Task description » Please reproduce every item below word for word, leaving out the pictures.

Lines of data »
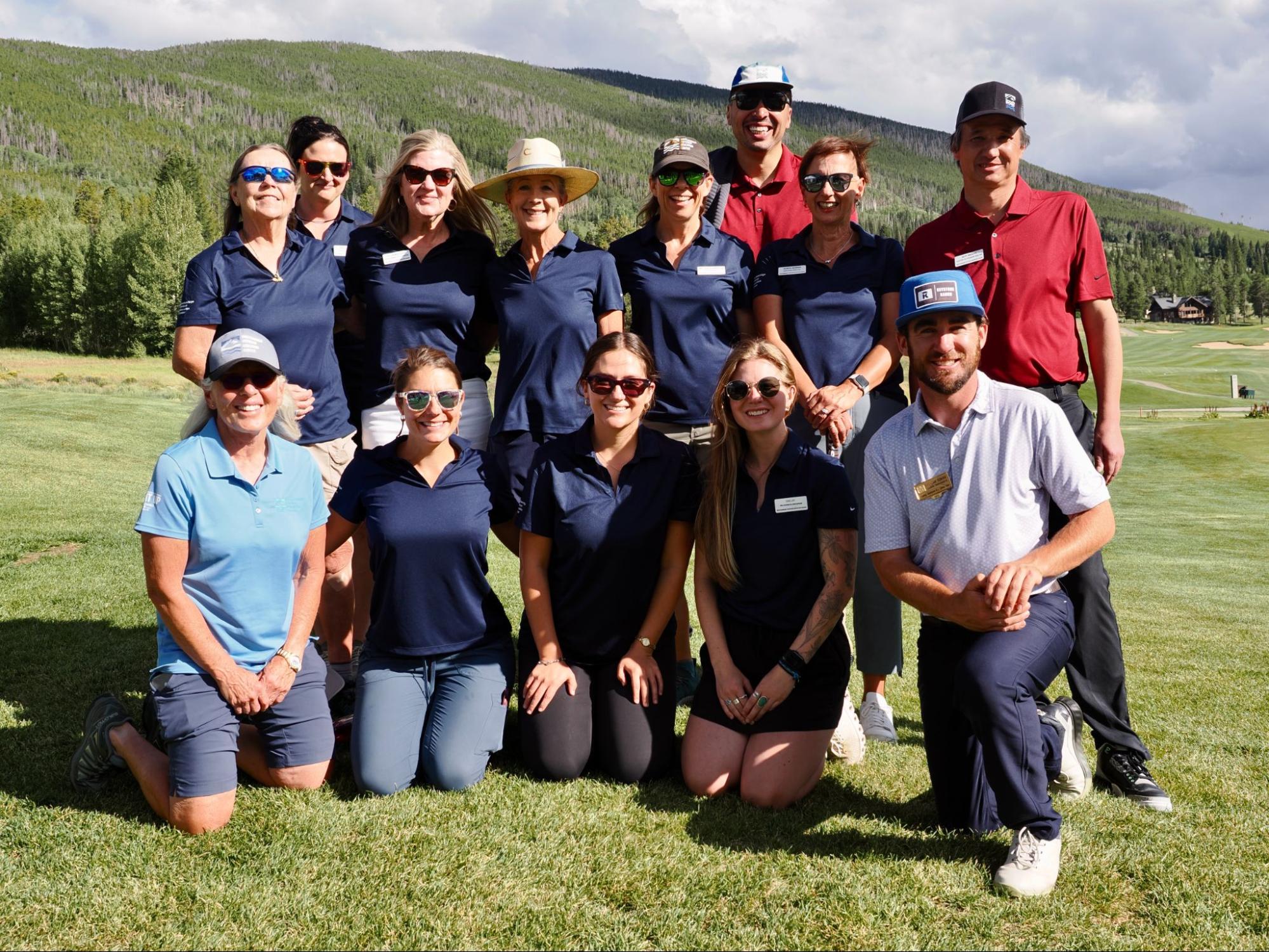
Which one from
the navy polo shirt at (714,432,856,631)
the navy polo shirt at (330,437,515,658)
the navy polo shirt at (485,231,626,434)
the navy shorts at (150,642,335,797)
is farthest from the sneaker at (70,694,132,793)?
the navy polo shirt at (714,432,856,631)

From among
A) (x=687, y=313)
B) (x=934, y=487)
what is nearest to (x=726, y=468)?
(x=934, y=487)

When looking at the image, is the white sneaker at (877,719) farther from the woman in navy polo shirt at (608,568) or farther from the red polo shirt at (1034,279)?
the red polo shirt at (1034,279)

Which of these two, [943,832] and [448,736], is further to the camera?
[448,736]

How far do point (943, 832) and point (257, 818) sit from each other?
2.92 meters

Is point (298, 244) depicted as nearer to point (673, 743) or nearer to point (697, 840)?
point (673, 743)

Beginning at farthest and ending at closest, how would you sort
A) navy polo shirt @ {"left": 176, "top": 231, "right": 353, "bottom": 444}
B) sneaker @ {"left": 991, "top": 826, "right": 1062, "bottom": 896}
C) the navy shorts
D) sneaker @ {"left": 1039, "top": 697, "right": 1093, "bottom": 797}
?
navy polo shirt @ {"left": 176, "top": 231, "right": 353, "bottom": 444} < sneaker @ {"left": 1039, "top": 697, "right": 1093, "bottom": 797} < the navy shorts < sneaker @ {"left": 991, "top": 826, "right": 1062, "bottom": 896}

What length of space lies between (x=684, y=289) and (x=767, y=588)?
180 cm

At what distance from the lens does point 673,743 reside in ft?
16.4

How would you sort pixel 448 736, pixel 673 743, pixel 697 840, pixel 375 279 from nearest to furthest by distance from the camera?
pixel 697 840 → pixel 448 736 → pixel 673 743 → pixel 375 279

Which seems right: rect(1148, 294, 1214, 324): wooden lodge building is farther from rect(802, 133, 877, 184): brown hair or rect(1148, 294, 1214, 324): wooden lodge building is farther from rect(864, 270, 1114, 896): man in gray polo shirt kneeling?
rect(864, 270, 1114, 896): man in gray polo shirt kneeling

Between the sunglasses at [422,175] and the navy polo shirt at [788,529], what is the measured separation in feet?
8.08

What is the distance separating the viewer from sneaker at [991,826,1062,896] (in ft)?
11.8

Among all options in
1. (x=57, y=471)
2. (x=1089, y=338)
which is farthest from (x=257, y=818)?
(x=57, y=471)

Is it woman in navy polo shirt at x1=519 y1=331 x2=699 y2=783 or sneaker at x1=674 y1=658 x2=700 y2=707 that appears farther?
sneaker at x1=674 y1=658 x2=700 y2=707
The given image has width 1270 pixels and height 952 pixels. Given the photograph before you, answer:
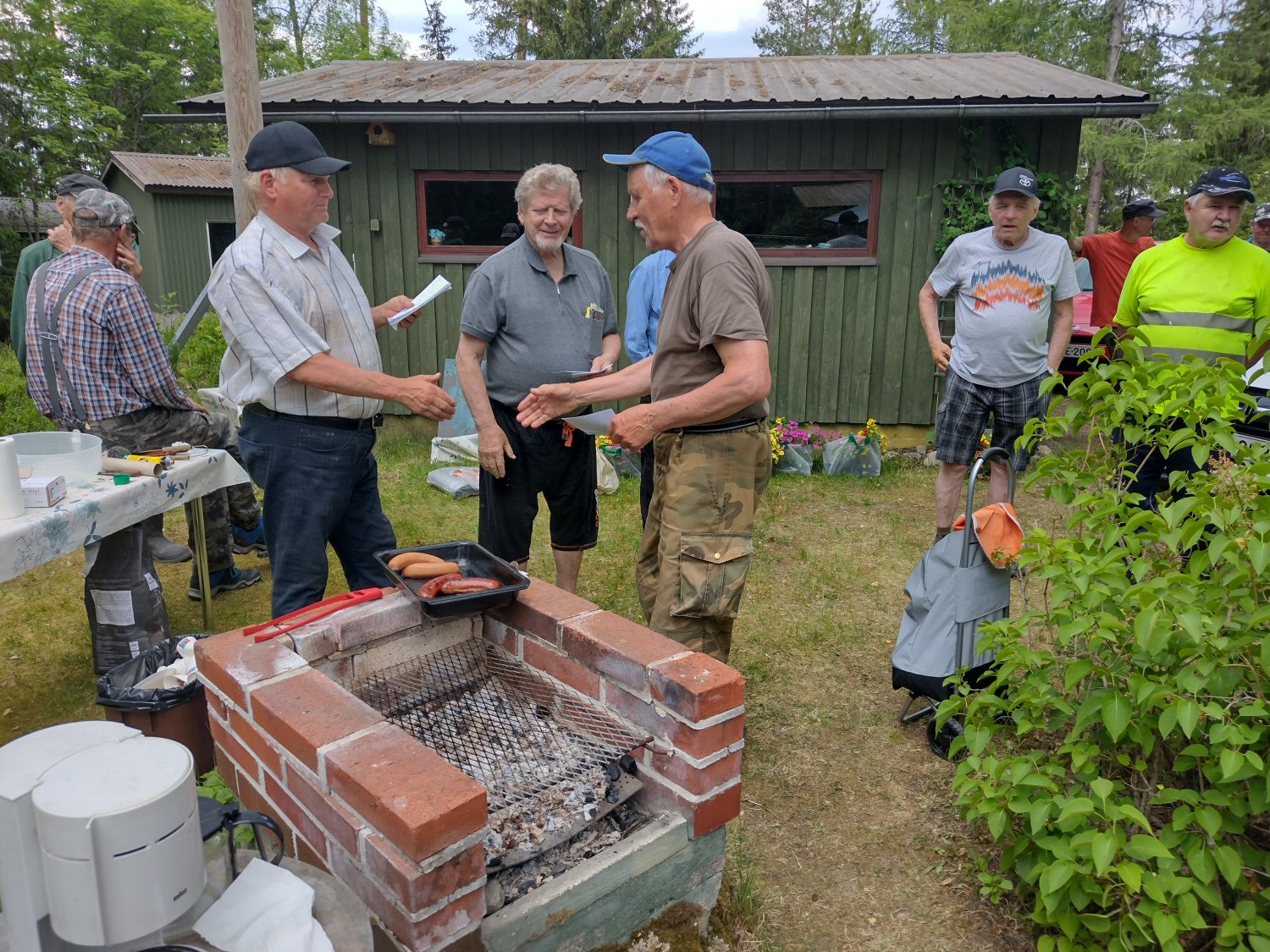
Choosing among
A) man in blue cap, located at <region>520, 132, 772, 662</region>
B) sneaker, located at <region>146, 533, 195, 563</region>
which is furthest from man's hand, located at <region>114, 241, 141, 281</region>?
man in blue cap, located at <region>520, 132, 772, 662</region>

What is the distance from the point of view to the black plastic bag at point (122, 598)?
335 cm

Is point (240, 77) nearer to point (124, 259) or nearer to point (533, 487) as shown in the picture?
point (124, 259)

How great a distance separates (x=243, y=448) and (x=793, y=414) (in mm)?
5165

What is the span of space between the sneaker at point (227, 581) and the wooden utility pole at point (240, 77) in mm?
1889

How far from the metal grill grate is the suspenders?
227 centimetres

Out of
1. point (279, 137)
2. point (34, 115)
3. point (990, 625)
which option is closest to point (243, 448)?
point (279, 137)

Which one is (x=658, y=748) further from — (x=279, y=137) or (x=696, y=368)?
(x=279, y=137)

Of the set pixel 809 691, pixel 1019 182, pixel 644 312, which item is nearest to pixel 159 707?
pixel 809 691

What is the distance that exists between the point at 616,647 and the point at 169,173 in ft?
60.2

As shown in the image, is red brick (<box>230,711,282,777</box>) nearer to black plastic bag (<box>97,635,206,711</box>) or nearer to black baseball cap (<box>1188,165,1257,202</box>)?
black plastic bag (<box>97,635,206,711</box>)

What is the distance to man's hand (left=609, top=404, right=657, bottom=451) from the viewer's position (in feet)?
8.20

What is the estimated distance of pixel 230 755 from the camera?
2.13m

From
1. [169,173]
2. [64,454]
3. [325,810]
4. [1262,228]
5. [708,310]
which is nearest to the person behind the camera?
[325,810]

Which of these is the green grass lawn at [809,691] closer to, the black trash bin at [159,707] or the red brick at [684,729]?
the red brick at [684,729]
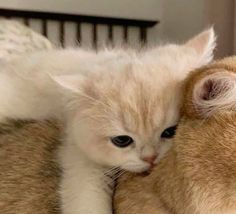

Result of the task »
Which one from
the navy polo shirt at (714,432,856,631)
the navy polo shirt at (330,437,515,658)
the navy polo shirt at (485,231,626,434)
the navy shorts at (150,642,335,797)
is farthest from the sneaker at (70,694,132,793)?
the navy polo shirt at (714,432,856,631)

From among
A) (x=687, y=313)
B) (x=934, y=487)
what is nearest to (x=726, y=468)?
(x=934, y=487)

When looking at the image, is the white sneaker at (877,719) farther from the woman in navy polo shirt at (608,568) or farther from the red polo shirt at (1034,279)?
the red polo shirt at (1034,279)

Which of these two, [943,832] and [448,736], is further to the camera?
[448,736]

How far do point (943, 832) and point (257, 818) sit from each other?
2.92 meters

Is point (298, 244) depicted as nearer to point (673, 743) or nearer to point (697, 840)?
point (673, 743)

Beginning at farthest and ending at closest, how would you sort
A) navy polo shirt @ {"left": 176, "top": 231, "right": 353, "bottom": 444}
B) sneaker @ {"left": 991, "top": 826, "right": 1062, "bottom": 896}
C) the navy shorts
D) sneaker @ {"left": 1039, "top": 697, "right": 1093, "bottom": 797}
?
navy polo shirt @ {"left": 176, "top": 231, "right": 353, "bottom": 444} < sneaker @ {"left": 1039, "top": 697, "right": 1093, "bottom": 797} < the navy shorts < sneaker @ {"left": 991, "top": 826, "right": 1062, "bottom": 896}

What length of space lies between (x=684, y=289) and (x=767, y=588)?
180 cm

At what distance from the lens does point 673,743 reside in ft?
16.4

How would you sort pixel 448 736, pixel 673 743, pixel 697 840, pixel 375 279 from nearest to furthest by distance from the camera?
pixel 697 840 → pixel 448 736 → pixel 673 743 → pixel 375 279

Which seems right: rect(1148, 294, 1214, 324): wooden lodge building is farther from rect(802, 133, 877, 184): brown hair or rect(1148, 294, 1214, 324): wooden lodge building is farther from rect(864, 270, 1114, 896): man in gray polo shirt kneeling?
rect(864, 270, 1114, 896): man in gray polo shirt kneeling

Between the sunglasses at [422,175] and the navy polo shirt at [788,529], what is the measured separation in feet?
8.08

What is the distance separating the viewer from sneaker at [991,826,1062,896] (in ft)?
11.8

Among all options in
1. (x=57, y=471)
2. (x=1089, y=338)
which is farthest from (x=257, y=818)?
(x=57, y=471)

Is it woman in navy polo shirt at x1=519 y1=331 x2=699 y2=783 or sneaker at x1=674 y1=658 x2=700 y2=707 that appears farther?
sneaker at x1=674 y1=658 x2=700 y2=707
The given image has width 1270 pixels and height 952 pixels. Given the photograph before you, answer:
Choosing among
A) man in blue cap, located at <region>520, 132, 772, 662</region>
B) sneaker, located at <region>146, 533, 195, 563</region>
which is furthest from man's hand, located at <region>114, 241, 141, 281</region>?
man in blue cap, located at <region>520, 132, 772, 662</region>

What is the distance from the point of view to the black plastic bag at point (122, 598)?
335 cm

Is point (240, 77) nearer to point (124, 259) or nearer to point (533, 487) as shown in the picture?
point (124, 259)

How great a distance separates (x=243, y=448) and (x=793, y=414) (in mm)?
5165

What is the span of space between the sneaker at point (227, 581) and the wooden utility pole at point (240, 77) in mm?
1889

How far from the metal grill grate is the suspenders?
227 centimetres

Out of
1. point (279, 137)
2. point (34, 115)
3. point (990, 625)
which option is closest to point (243, 448)?
point (279, 137)

Which one is (x=658, y=748) further from — (x=279, y=137) or (x=696, y=368)?
(x=279, y=137)

Of the set pixel 809 691, pixel 1019 182, pixel 644 312, which item is nearest to pixel 159 707?
pixel 809 691

What is the distance that exists between the point at 616,647 and the point at 169,173 in ft?
60.2

As shown in the image, is red brick (<box>230,711,282,777</box>) nearer to black plastic bag (<box>97,635,206,711</box>) or nearer to black baseball cap (<box>1188,165,1257,202</box>)?
black plastic bag (<box>97,635,206,711</box>)

What is the distance to man's hand (left=609, top=404, right=657, bottom=451) from the viewer's position (in feet)?
8.20

What is the estimated distance of pixel 230 755 from the camera?
2.13m

From
1. [169,173]
2. [64,454]
3. [325,810]
4. [1262,228]
5. [708,310]
which is nearest to the person behind the camera?
[325,810]

Which of these is the green grass lawn at [809,691] closer to, the black trash bin at [159,707] or the red brick at [684,729]?
the red brick at [684,729]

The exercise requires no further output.